Dès lors, le débat s’est durci entre une gauche qui crie à la récupération des thèses d’extrême droite par un candidat en quête d’élargissement de sa base électorale, et une droite qui prône la responsabilité et le pragmatisme, se regroupant derrière le célèbre adage : « La France ne peut pas accueillir toute la misère du monde ».
Ainsi, cette question relative à l’immigration sera sans nul doute à la une de l’actualité politique durant toute la période qui va nous mener à l’échéance électorale de 2007, dans la mesure où le thème est porteur électoralement et plutôt favorable à la droite, plus à l’aise sur cette question, mais également car le débat, qui repose sur des bases fragiles, ne manquera pas de tourner en rond.
En effet, sur quoi repose la discussion aujourd’hui ? Sur des chiffres, qu’on peut considérer comme fiables mais qui sont interprétés diversement.
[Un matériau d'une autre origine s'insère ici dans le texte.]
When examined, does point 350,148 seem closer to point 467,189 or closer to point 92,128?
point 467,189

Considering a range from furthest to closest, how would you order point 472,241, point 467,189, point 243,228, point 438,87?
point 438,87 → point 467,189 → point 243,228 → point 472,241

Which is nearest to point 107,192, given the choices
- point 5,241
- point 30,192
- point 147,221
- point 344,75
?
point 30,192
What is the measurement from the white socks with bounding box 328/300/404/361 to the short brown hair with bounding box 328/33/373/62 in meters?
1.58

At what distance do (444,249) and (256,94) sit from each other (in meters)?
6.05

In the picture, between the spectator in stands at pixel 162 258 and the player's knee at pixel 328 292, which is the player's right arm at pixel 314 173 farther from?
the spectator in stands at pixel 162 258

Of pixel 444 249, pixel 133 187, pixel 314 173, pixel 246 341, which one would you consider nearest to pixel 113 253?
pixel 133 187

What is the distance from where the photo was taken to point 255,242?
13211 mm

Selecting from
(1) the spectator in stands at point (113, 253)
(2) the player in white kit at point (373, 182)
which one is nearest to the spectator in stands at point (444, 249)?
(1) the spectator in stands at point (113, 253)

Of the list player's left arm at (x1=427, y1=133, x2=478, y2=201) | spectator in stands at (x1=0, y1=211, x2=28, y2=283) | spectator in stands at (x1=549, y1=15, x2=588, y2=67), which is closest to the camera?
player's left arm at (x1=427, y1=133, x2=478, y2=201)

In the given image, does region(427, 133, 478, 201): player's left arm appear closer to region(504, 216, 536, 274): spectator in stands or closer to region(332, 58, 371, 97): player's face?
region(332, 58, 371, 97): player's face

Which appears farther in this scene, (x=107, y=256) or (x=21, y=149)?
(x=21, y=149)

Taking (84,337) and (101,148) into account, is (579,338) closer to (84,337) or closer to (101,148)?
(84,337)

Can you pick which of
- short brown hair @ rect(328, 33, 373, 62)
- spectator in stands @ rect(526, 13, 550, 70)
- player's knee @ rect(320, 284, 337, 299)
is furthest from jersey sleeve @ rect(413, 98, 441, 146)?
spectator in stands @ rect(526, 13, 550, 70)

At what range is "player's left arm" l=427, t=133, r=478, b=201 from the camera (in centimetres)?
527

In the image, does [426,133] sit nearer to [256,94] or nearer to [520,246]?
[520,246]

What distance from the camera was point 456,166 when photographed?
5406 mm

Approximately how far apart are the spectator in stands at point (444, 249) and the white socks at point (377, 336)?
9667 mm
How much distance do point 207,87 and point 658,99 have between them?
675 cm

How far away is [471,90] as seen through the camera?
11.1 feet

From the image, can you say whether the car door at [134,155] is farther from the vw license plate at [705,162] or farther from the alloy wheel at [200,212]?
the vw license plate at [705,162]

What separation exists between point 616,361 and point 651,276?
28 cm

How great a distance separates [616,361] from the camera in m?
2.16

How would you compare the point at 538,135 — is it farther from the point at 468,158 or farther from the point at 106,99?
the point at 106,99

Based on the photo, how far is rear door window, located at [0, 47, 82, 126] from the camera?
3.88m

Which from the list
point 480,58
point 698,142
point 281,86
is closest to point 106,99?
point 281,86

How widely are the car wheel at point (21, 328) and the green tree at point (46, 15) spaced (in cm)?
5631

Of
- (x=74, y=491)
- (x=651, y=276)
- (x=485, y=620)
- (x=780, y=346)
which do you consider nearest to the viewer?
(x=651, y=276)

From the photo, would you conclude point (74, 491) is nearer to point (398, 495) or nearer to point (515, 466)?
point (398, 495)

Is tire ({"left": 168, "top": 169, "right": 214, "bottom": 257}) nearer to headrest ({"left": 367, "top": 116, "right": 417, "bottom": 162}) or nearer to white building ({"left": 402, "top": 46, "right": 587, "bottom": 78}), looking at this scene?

Par exemple, lorsque certains mettent en avant la progression de l’immigration dite familiale, ils oublient d’en indiquer toute la diversité (couples mixtes, regroupement familial, etc.) et omettent de préciser que malgré cette augmentation, la proportion d’immigrés dans la population française est stable depuis 1975, à environ 7,5% de la population totale.
La discussion repose également sur la légitimité de l’accueil des immigrés et sur le nombre d’entre eux qui devront être accueillis ; toutefois, la question de l’impossibilité de mettre en place une barrière infranchissable aux portes de l’Europe n’est que rarement évoquée. Pourtant, à l’évocation de cette idée, le projet de Nicolas Sarkozy ne peut être considéré que comme naïf ou malhonnête : naïf parce qu’inapplicable, malhonnête parce qu’il est conscient de son inapplicabilité, et mis en avant uniquement pour des raisons électoralistes.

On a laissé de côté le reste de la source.